Artist of the Month, October – (DANCE)

Katherine Dunham was born on June 22, 1909, in Glen Ellyn, Illinois, right outside of Chicago. She never thought about a career in dance. Instead, she consented to her family’s wish that she become a teacher and followed her brother, Albert Dunham Jr. to the University of Chicago, where she became one of the first African American women to attend this University and earned bachelor’s, master’s, and doctoral degrees in anthropology. While she was in college, she began training in dance with Ludmilla Speranzeva, formerly of the Moscow Theater, Mark Turbyfill, and Ruth Page.

In 1935-1936, with support from the Rosenwald Foundation, she spent ten months investigating the dance cultures of the Caribbean. Although she traveled throughout the region, including Trinidad and Jamaica, it was in Haiti that she found special personal and artistic resonances. She returned to the United States informed by new methods of movement and expression. She then created the Dunham Technique that transformed the world of dance. Her technique fused ballet and modern technique with Afro-Caribbean styles. She is credited for bringing these Caribbean and African influences to a European-dominated dance world.
Her 1940 show at the Windsor Theatre in New York, Tropics, and Le Jazz Hot led to a featured role in the 1940 Broadway hit Cabin in the Sky, for which she also contributed choreography alongside George Balanchine. From the 1940s to the 1960s, her company toured the United States, Europe, Latin America, the Caribbean, Asia, and Australia, introducing global audiences to her creative interpretation of African diasporic culture. In the meantime, she established a school in New York City, where the dissemination of her Dunham Technique greatly influenced modern and jazz dance, and a permanent residence in Haiti.
Always committed to education and activism, she did not rest when the company finished touring in the early 1960s.
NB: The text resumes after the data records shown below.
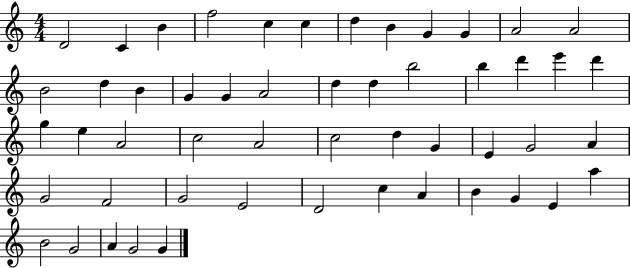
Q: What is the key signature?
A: C major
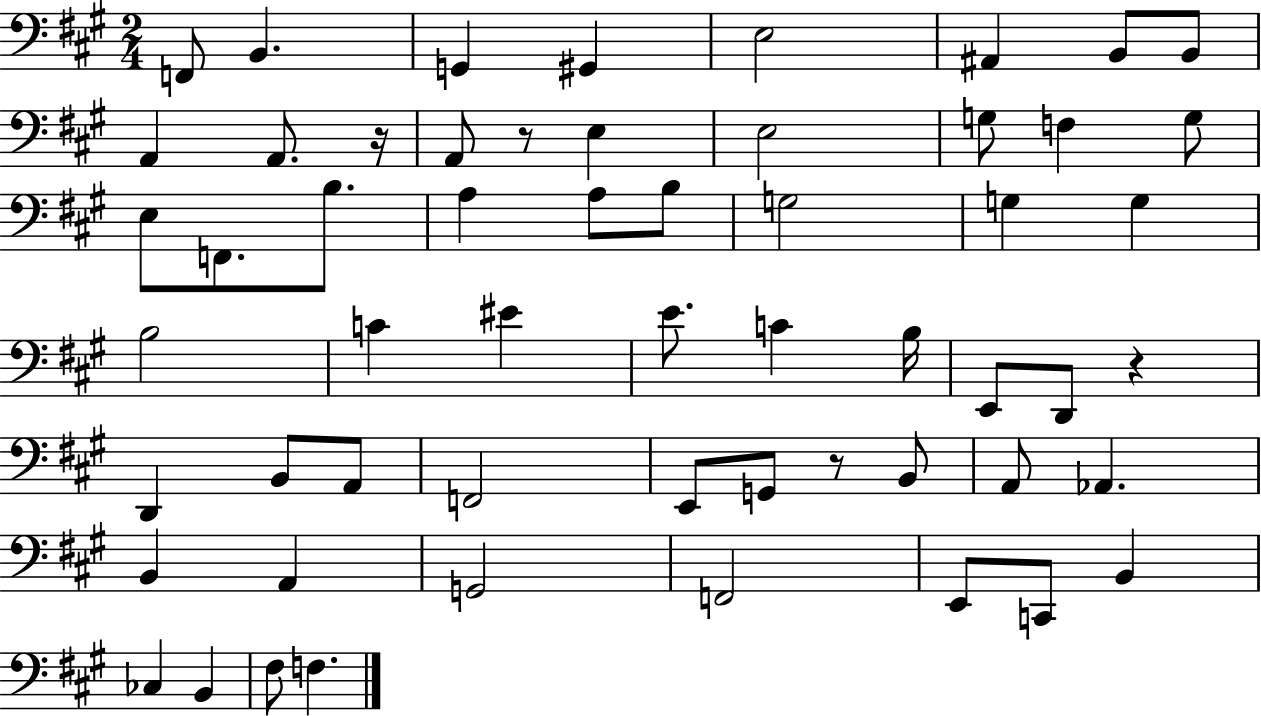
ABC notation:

X:1
T:Untitled
M:2/4
L:1/4
K:A
F,,/2 B,, G,, ^G,, E,2 ^A,, B,,/2 B,,/2 A,, A,,/2 z/4 A,,/2 z/2 E, E,2 G,/2 F, G,/2 E,/2 F,,/2 B,/2 A, A,/2 B,/2 G,2 G, G, B,2 C ^E E/2 C B,/4 E,,/2 D,,/2 z D,, B,,/2 A,,/2 F,,2 E,,/2 G,,/2 z/2 B,,/2 A,,/2 _A,, B,, A,, G,,2 F,,2 E,,/2 C,,/2 B,, _C, B,, ^F,/2 F,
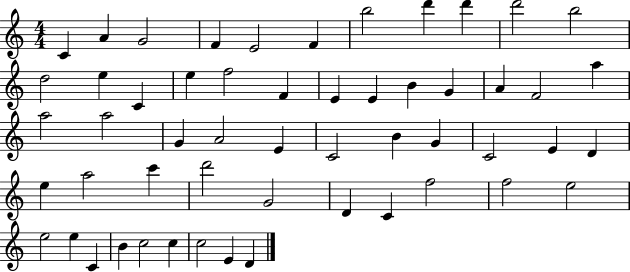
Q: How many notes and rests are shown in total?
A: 54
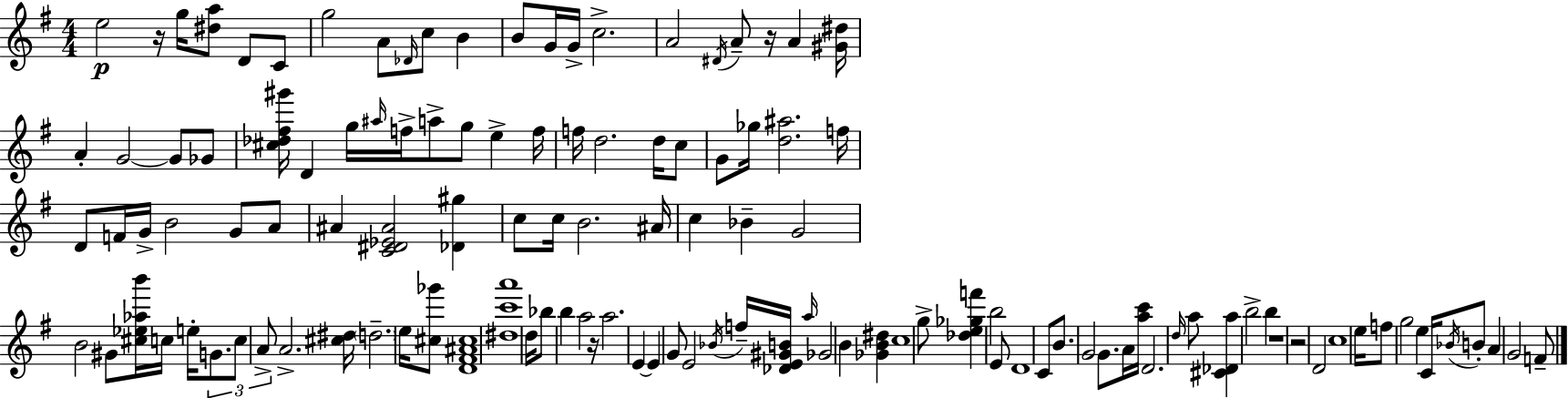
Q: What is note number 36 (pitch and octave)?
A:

Instead, she founded the Performing Arts Training Center (affiliated with Southern Illinois University) in East St. Louis and spent much of the next forty years of her life dedicated to the youth of that city. Throughout her distinguished career, Katherine Dunham earned numerous honorary doctorates, awards and honors.

Das, Joanna Dee. “Katherine Dunham.” Dance Heritage Coalition. N.p., 2011. Web. 15 Aug. 2016.
“Katherine Dunham – Katherine Dunham Biography.” KDCAH- Katherine Dunham Center For Arts and Humanities. N.p., 2011. Web. 15 Aug. 2016.

Artist of the Month – (MUSIC
Itzhak Perlman

(born August 31, 1945) is an Israeli violinist. He is regarded as one of the great violinists of the late 20th century and is certainly one of the most famous.
Perlman was born in Tel Aviv. He contracted polio at the age of four. He made a good recovery, learning to walk with crutches. Today, he uses crutches for mobility and plays the violin seated. He studied at the Academy of Music in Tel Aviv, giving his first recital at age 10. He moved to the United States to study at the Juilliard School and made his debut at Carnegie Hall in 1963.
Soon, Perlman began to tour extensively. He has made a large number of records, and from the 1970s began to appear on shows such as The Tonight Show and Sesame Street, as well as playing at a number of functions at the White House.
As well as playing and recording the classical music for which he is best known, Perlman has also played jazz and klezmer. He has been a soloist for a number of film scores, such as the theme of Schindler’s List, which won an Academy Award for Best Original Score. Recently, he has also begun to conduct, taking the post of Principal Guest Conductor at the Detroit Symphony Orchestra.
Perlman has received many honors, including Kennedy Center Honors in 2003, numerous Grammy and Emmy Awards, and the Presidential Medal of Freedom in 2015.
An outstanding version of Nicolo Paganini’s 24 Caprices is among his most known recordings.